Yesterday I went to my first orchestra concert in Japan. It was held at Mie University in a very nice hall. I went because one guy I know from church was playing cello in it. I was surprised because he started playing cello less than a year ago, but he played a piece that seemed very hard.
It was a great concert that reminded me of why pre-20th century music is so good. As I was listening, a Mariah Carey song popped into my head, and it seemed disgustingly poppish, void of meaning. Classical music usually has conflict and a message. Most messages in modern music I can think of are messages of the meaninglessness that comes with deconstructionism (by the way, deconstructionism was a dead end. We learned some things, but now let's get back to constructionism), or some kind of goofy foundationless happiness.

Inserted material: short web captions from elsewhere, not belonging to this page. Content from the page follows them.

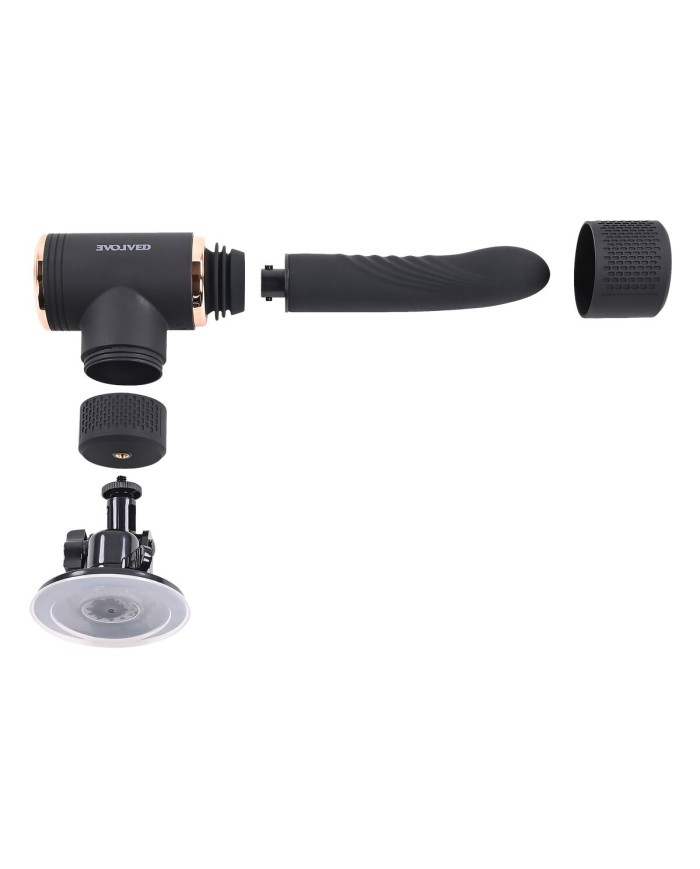 Vibratore Evolved Nero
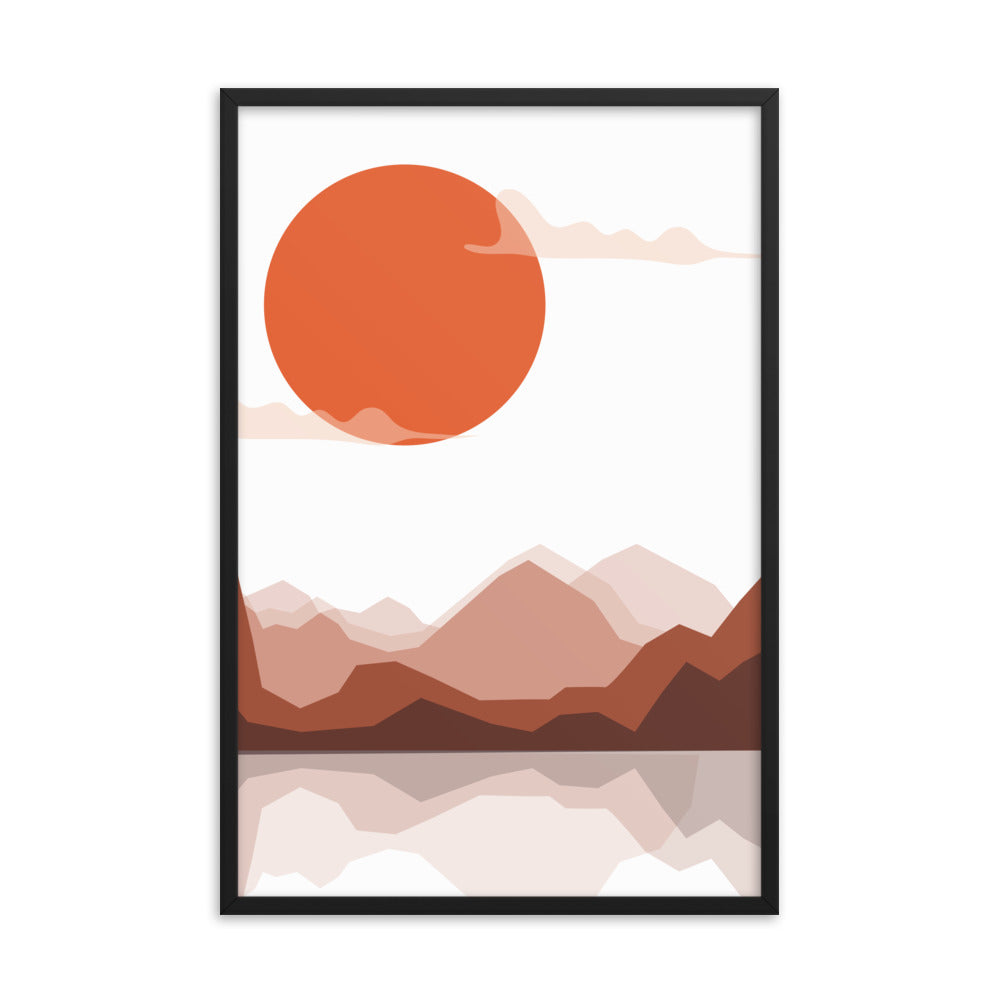 Modern Desert Travel Art Prints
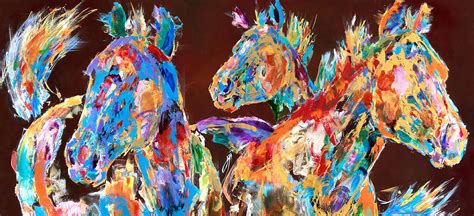 Western Artist With A Vivid Color Palette Carol Hagan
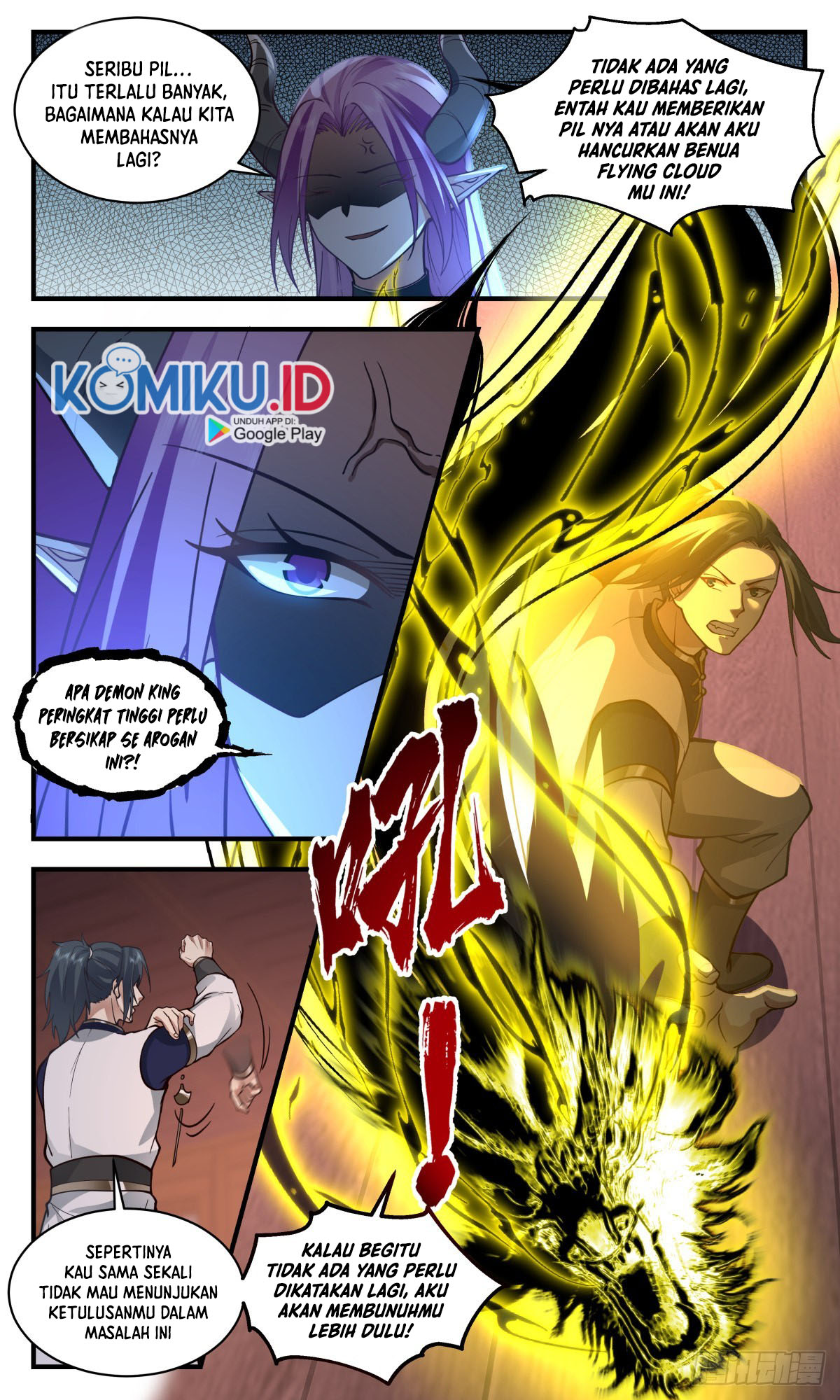Martial Peak Part 2 Chapter 2445 - halaman 10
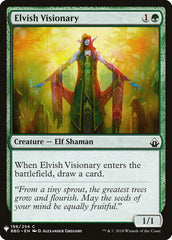 Elvish Visionary [Mystery Booster] | Pegasus Games WI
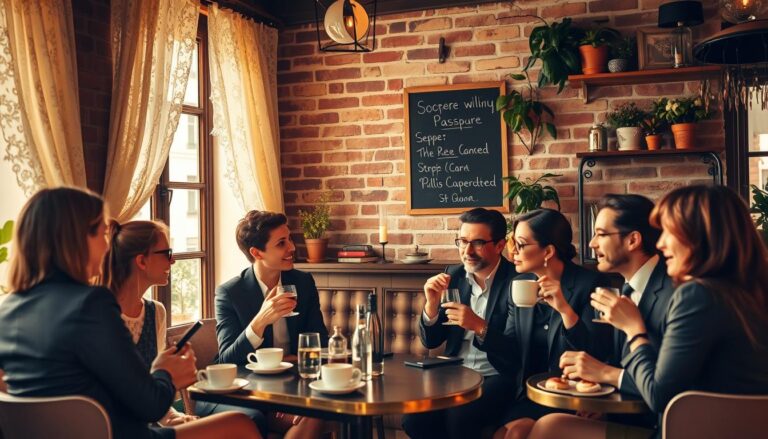 Networking à la française : construire son réseau professionnel efficacement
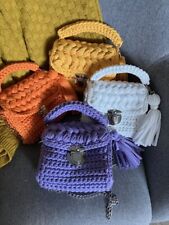Crochet bag new for sale  GLASGOW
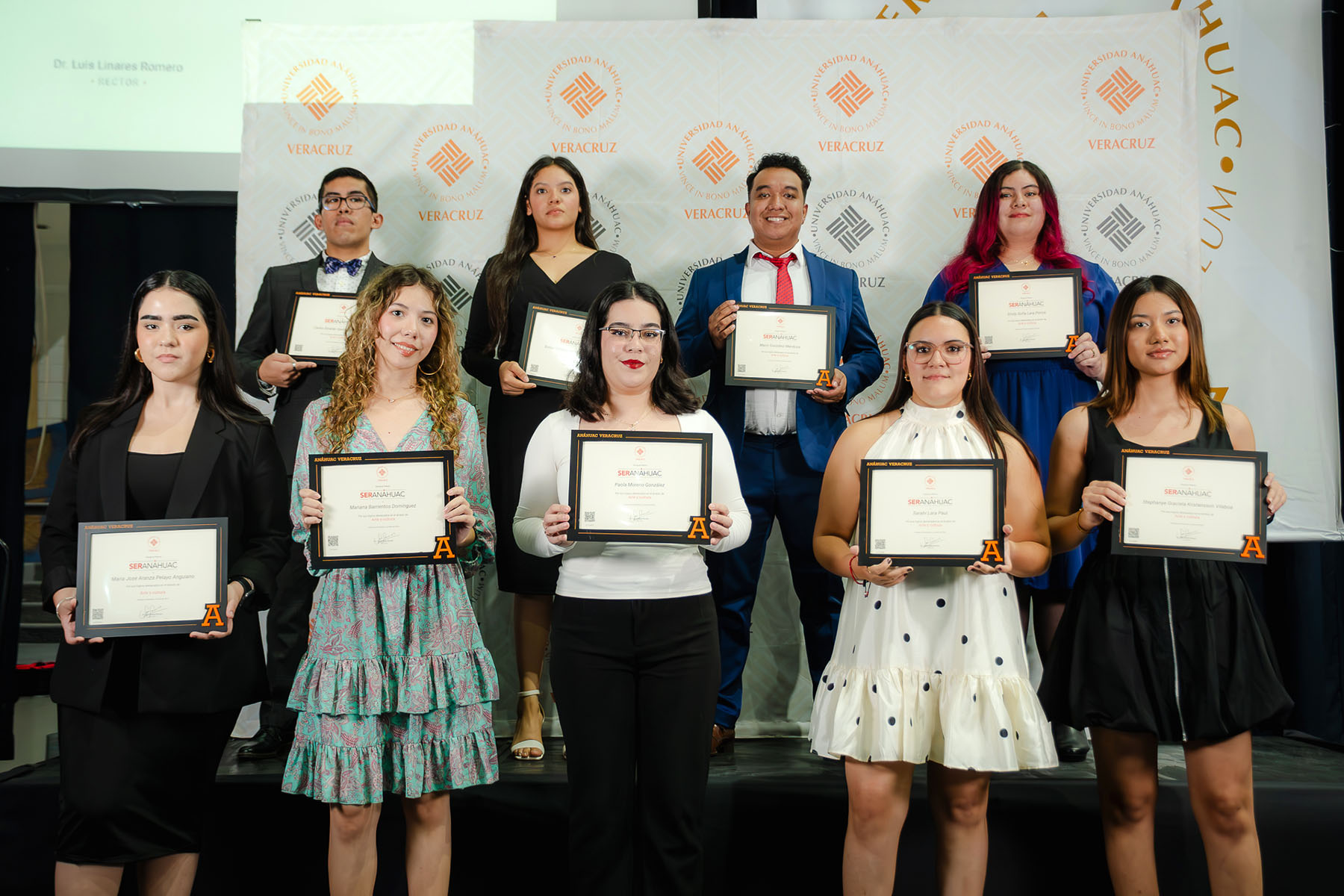 38 / 69 - Entrega de Premios Lux et Veritas y Ser Anáhuac: Galería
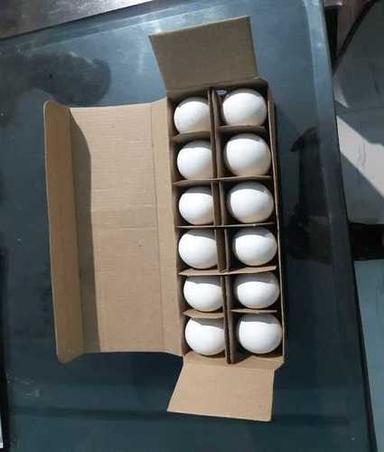 Pack Of 12 Fresh Chicken Eggs Egg Size: 55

Those are the only two modern messages I can think of (obviously, "baby, baby, baby, hey baby, I love you baby baby, baby" doesn't count as a message).
But I think I was way too focused as I listened. Perhaps to the point of becoming tense. Concerts are too long to be listened to with that kind of intensity. I had the same kind of feeling as I would get if I ate a big bag of hard candy: A little is nice, but I think this is an overdose. There was a constant stream of non-repetative (thank goodness) music coming from up to 60 instruments at once. I should have dozed off like many other people there. hehe.